Saturday, August 12, 2006

No Wolf At The Oil Door---CERA

Despite the left side of the political spectrum's incessant attacks against Big Oil [and its analogue, Western Industrial Civilization], Cambridge Energy Research Associates believes that supply will continue to meet or exceed demand, contrary to Chicken Little tree-huggers and scaremongers like Al Gore.

Here is what CERA's research says:
Oil and natural gas production capacity should surge by 25% to 110 million barrels per day by the year 2015 - the result of investments in new and unconventional petroleum sources like oil-sand deposits and oil shale, according to a study conducted by Cambridge Energy Research Associates (CERA).

The report flies in the face of most predictions of peaking oil output that is threatening economic stability.

But the research firm's forecast, if accurate, "would ease the current perception of taut supplies that have driven oil prices up 25% so far this year and 285% since the end of 2001," according to Investor's Business Daily.

While presently, there are only approximately 2 million barrels worth of spare crude capacity - considerably less than the amount available just 10 years ago - Cambridge predicts there will be some 12 million by 2010.

The group's report does acknowledge the probability of continued oil production declines in the U.S. and Europe's North Sea, but it anticipates considerable increases - especially among OPEC member nations.

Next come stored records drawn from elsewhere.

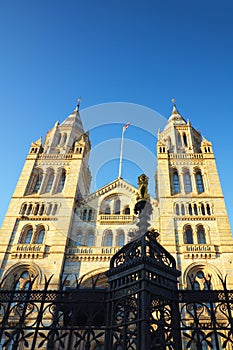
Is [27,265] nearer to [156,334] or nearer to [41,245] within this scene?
[41,245]

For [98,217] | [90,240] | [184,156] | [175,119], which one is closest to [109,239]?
[90,240]

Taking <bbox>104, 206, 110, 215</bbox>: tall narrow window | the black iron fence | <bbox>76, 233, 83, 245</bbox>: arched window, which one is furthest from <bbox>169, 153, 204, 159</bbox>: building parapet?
the black iron fence

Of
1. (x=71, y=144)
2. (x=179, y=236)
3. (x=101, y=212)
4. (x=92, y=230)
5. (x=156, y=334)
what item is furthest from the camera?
(x=71, y=144)

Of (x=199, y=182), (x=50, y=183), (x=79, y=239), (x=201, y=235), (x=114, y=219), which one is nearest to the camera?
(x=201, y=235)

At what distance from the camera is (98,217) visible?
2222cm

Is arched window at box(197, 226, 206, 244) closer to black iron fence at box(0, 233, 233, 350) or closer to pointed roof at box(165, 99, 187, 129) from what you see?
pointed roof at box(165, 99, 187, 129)

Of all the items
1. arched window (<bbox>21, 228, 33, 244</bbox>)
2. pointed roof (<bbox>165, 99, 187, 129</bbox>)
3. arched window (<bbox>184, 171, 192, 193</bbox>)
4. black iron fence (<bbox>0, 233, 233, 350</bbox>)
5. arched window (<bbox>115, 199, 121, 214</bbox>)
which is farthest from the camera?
pointed roof (<bbox>165, 99, 187, 129</bbox>)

Peter Jackson, CERA's director of oil industry activity, insisted that an increase in production has more than offset the aggregate disruption - thereby generating a net gain in spare production capacity.

"There is not really a supply problem in our view," said report co-author Jackson, according to the Boston Herald. "We see no reason why any reasonable demand level won't be met."

Note that the chief variable assuring increased production anticipates OPEC member nations behaving like rational economic actors. While this may be an optimistic take on the track record of OPEC, which tends to produce voluble unstable leaders of the Chavez or Ahmedinejad variety [or in Nigeria, of the kleptocratic variety], the Gulf producers led by Saudi Arabia should be able to take up a lot of whatever political premium that goes into risk factors on oil production increases.

If the Saudi royals lose control, however, the world oil picture goes into white noise mode and the 800-pound gorilla is at loose in the China Shop.